Porter had a much better season on defense than Batum did. Porter was 11th among SFs in DRPM while Batum finished 33rd among SGs and had a negative rating.
Batum is a better playmaker no doubt, but that gets offset by the fact that he has a very high number of TOs per game for a secondary/tertiary ball handler. Wall is a pass first PG, we don't need any player that's going to take the ball out of his hands a whole bunch anyway. We need efficient finishers. Porter is a more efficient offensive player and shoots better than Batum from 2 and 3. We're flat out better off with him than Batum, especially when you factor in age and salary.
We should only be looking for bigs and back ups.
Did you watch both play or do you just watch the metrics? Bigger smaller forwards dominated Porter last season. I don't care about defensive metrics. They don't tell the whole story. Porter was lost defensively half the time. If Porter was so great on offense and defense, why did we finish .500 and out of the playoffs? But again, moot point because he's not coming. Most people with eyes around the league will tell you Batum is a much better player save for shooting percentage.
Oh that is so clever about, you know, just watching the numbers instead of actually watching them play! You really got him with that one, I'll tell you. Except for the fact that the numbers happen in those games, and that numbers and only numbers are how you determine who won a game and who lost it.
You do understand that Porter's higher TS% than Batum last year reflects what actually happened in games you could watch them play, right?
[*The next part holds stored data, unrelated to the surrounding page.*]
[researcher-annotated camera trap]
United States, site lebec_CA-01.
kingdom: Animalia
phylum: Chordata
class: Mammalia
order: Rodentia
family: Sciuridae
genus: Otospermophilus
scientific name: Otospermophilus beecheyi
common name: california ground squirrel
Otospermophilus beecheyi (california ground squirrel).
And that in these actual games you could watch how other actual numbers came into being by what the players actually did: e.g. that Porter shot a higher 2pt % than Batum. And a higher 3pt. % than Batum.
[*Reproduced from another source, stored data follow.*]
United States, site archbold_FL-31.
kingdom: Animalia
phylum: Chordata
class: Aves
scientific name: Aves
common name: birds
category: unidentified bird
You do understand that Batum turned the ball over 2.1 more times and stole it .8 fewer times every 40 minutes than Porter, and that means 2.9 more possessions for the opponent every 40 minutes with Batum on the floor than with Porter on the floor -- in actual games that you can watch them play -- right?
Batum does a couple of things better than Porter -- he's a much better playmaker, gets lots more assists. And he's a much better FT shooter as well.
As to "if Porter's so great how come we were a .500 team?" -- here's the answer: because of how other players performed. Because Dudley (who would be a good backup 2-3) was an awful 4. Because Neal stunk, and Anderson cost $$ but didn't play. Because we had nobody at all playing the 4 at an NBA level. In short, because we had about 9000 minutes played at above average productivity and over 10,500 minutes played at below average productivity. Porter's minutes were in that first "above average" group.
Otto is also 4.5 years younger than Batum, and costs about 25% or less of what Batum will command this off season. Not much reason to look at Nicolas Batum, even though, yes, he is quite a good player.